15. INCLEMENT WEATHER: Customer agrees to indemnify, hold harmless, release and defend Signature from any and all Damages arising out of any effects of inclement weather. Customer shall be solely responsible for any such losses, or it will look solely to its insurance coverage. Customer waives all rights of subrogation for itself and its insurance carriers.
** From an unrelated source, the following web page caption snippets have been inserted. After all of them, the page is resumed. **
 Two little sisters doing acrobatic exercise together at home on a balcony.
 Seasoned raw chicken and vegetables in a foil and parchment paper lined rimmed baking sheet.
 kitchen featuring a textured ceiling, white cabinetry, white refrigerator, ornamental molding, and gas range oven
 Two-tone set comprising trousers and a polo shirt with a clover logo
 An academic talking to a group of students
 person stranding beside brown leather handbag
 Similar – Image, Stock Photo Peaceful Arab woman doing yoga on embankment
16. NON-WAIVER: No waiver by any Party of any of the provisions hereof shall be effective unless explicitly set forth in writing and signed by the Party so waiving. No waiver by any Party shall operate or be construed as a waiver in respect of any failure, breach or default not expressly identified by such written waiver, whether of a similar or different character, and whether occurring before or after that waiver. No failure to exercise, or delay in exercising, any right, remedy, power or privilege arising from these Terms shall operate or be construed as a waiver thereof; nor shall any single or partial exercise of any right, remedy, power or privilege hereunder preclude any other or further exercise thereof or the exercise of any other right, remedy, power or privilege.
17. DATA PRIVACY: Signature uses Customer passenger and flight crew personal details to provide flight related services including facilitating passenger and flight crew entry into and exit from the country [and state] where the flight lands, or from which the flight departs. This necessarily includes handling information provided by Customer or its agent related to the passengers and flight crew passport and visa details, and if relevant, flight related health/access requirements and/or dietary/religious preferences or requests.
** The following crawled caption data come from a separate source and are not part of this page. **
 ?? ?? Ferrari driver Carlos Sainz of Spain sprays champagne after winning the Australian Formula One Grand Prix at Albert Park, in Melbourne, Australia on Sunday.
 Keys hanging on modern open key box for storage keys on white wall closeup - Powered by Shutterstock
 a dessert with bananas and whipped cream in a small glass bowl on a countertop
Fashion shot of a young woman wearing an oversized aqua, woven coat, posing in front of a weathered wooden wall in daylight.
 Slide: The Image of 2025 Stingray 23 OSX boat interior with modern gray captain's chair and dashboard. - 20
18. TRADE CONTROLS/SANCTIONS: Customer represents that Customer, the Aircraft and its owner(s)/operator, Customer’s passengers, origin, destination, and the purpose of route are not subject to sanctions, that the flight is being carried out in compliance with applicable trade controls, and that providing the Services will not cause Signature to be in violation of any trade controls or subject to any sanctions or other penalties. Trade controls include restrictions on: (i) transactions or other dealings with sanctioned countries/territories or sanctioned entities, individuals, or governments; (ii) exports, reexports, and other transfers of goods, software, and technology across borders, or to persons of other nationalities; and (iii) direct or indirect support of certain unsanctioned non-U.S. boycotts. Customer retains responsibility for compliance with all applicable trade controls. Any violation Signature discovers may result in immediate termination of the Services and may be reported to law enforcement authorities.
19. APPLICABILITY: These Terms shall apply at each of Signature’s fixed base operations with respect to the Customer and/or the Aircraft.
20. SEVERABILITY: If any authority with proper jurisdiction determines that any provision is illegal, unenforceable, or invalid in whole or in part for any reason, all valid and enforceable provisions remain unaffected.
21. WAIVER OF JURY TRIAL: THE PARTIES STIPULATE THAT TRIAL BY JURY IS WAIVED.